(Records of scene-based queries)
====

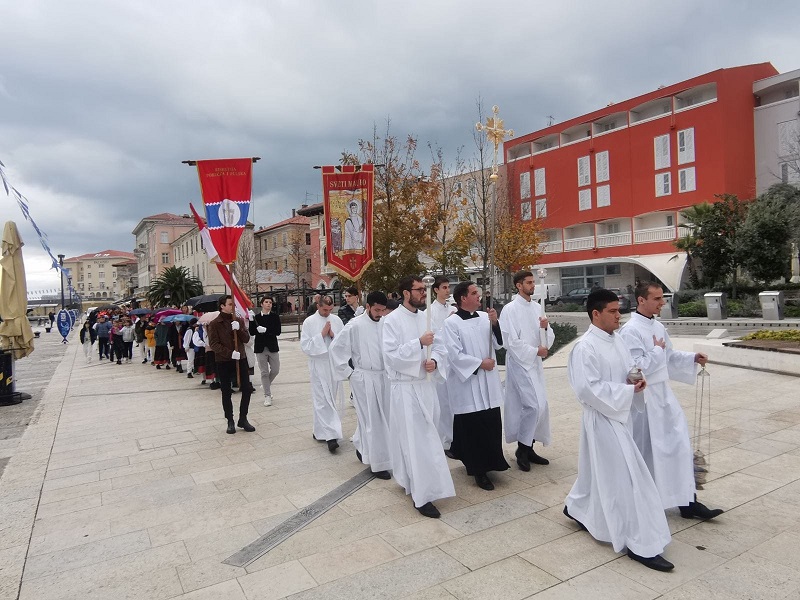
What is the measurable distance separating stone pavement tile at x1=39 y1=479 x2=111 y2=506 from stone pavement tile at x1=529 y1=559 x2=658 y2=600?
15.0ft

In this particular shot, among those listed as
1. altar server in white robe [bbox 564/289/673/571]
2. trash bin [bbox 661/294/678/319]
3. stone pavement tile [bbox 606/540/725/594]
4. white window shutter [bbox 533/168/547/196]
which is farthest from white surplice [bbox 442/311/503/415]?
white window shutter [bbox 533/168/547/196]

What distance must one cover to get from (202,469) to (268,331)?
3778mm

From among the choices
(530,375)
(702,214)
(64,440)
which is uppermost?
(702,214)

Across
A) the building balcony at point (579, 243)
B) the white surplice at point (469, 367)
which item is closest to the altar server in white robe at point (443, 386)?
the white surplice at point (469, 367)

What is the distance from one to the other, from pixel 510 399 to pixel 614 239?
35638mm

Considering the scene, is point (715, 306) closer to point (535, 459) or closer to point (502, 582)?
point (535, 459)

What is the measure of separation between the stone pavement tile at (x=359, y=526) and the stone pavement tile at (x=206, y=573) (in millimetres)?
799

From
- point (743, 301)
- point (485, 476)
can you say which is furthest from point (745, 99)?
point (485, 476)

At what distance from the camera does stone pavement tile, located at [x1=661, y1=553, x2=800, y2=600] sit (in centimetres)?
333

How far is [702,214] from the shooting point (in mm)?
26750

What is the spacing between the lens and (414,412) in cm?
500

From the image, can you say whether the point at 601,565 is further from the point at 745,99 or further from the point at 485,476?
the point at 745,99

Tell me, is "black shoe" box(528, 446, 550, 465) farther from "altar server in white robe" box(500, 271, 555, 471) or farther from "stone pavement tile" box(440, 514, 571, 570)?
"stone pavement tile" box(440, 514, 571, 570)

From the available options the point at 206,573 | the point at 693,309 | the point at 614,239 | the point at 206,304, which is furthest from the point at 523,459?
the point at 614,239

====

Render every line of the records above as a JSON list of strings, one string per line, omitting blank lines. Leave the pictures out of the list.

- Written answer
[
  "What is the measurable distance separating stone pavement tile at x1=39 y1=479 x2=111 y2=506 from stone pavement tile at x1=529 y1=559 x2=658 y2=600?",
  "15.0ft",
  "In this particular shot, among those listed as",
  "1. altar server in white robe [bbox 564/289/673/571]",
  "2. trash bin [bbox 661/294/678/319]",
  "3. stone pavement tile [bbox 606/540/725/594]",
  "4. white window shutter [bbox 533/168/547/196]",
  "which is farthest from white surplice [bbox 442/311/503/415]?",
  "white window shutter [bbox 533/168/547/196]",
  "What distance must one cover to get from (202,469) to (268,331)?",
  "3778mm",
  "From among the choices",
  "(530,375)",
  "(702,214)",
  "(64,440)",
  "which is uppermost?",
  "(702,214)",
  "Across",
  "A) the building balcony at point (579, 243)",
  "B) the white surplice at point (469, 367)",
  "which item is closest to the altar server in white robe at point (443, 386)?",
  "the white surplice at point (469, 367)",
  "What is the distance from one to the other, from pixel 510 399 to pixel 614 239?",
  "35638mm",
  "Considering the scene, is point (715, 306) closer to point (535, 459) or closer to point (502, 582)?",
  "point (535, 459)",
  "What is the measure of separation between the stone pavement tile at (x=359, y=526) and the stone pavement tile at (x=206, y=573) (in millimetres)?",
  "799",
  "From",
  "- point (743, 301)",
  "- point (485, 476)",
  "can you say which is furthest from point (745, 99)?",
  "point (485, 476)",
  "At what distance from the camera does stone pavement tile, located at [x1=661, y1=553, x2=800, y2=600] sit (in centimetres)?",
  "333",
  "How far is [702,214] from the shooting point (in mm)?",
  "26750",
  "What is the spacing between the lens and (414,412) in cm?",
  "500",
  "From the image, can you say whether the point at 601,565 is further from the point at 745,99 or further from the point at 485,476?",
  "the point at 745,99",
  "Tell me, is \"black shoe\" box(528, 446, 550, 465) farther from \"altar server in white robe\" box(500, 271, 555, 471) or farther from \"stone pavement tile\" box(440, 514, 571, 570)?",
  "\"stone pavement tile\" box(440, 514, 571, 570)",
  "From the available options the point at 206,573 | the point at 693,309 | the point at 614,239 | the point at 206,304, which is furthest from the point at 523,459?",
  "the point at 614,239"
]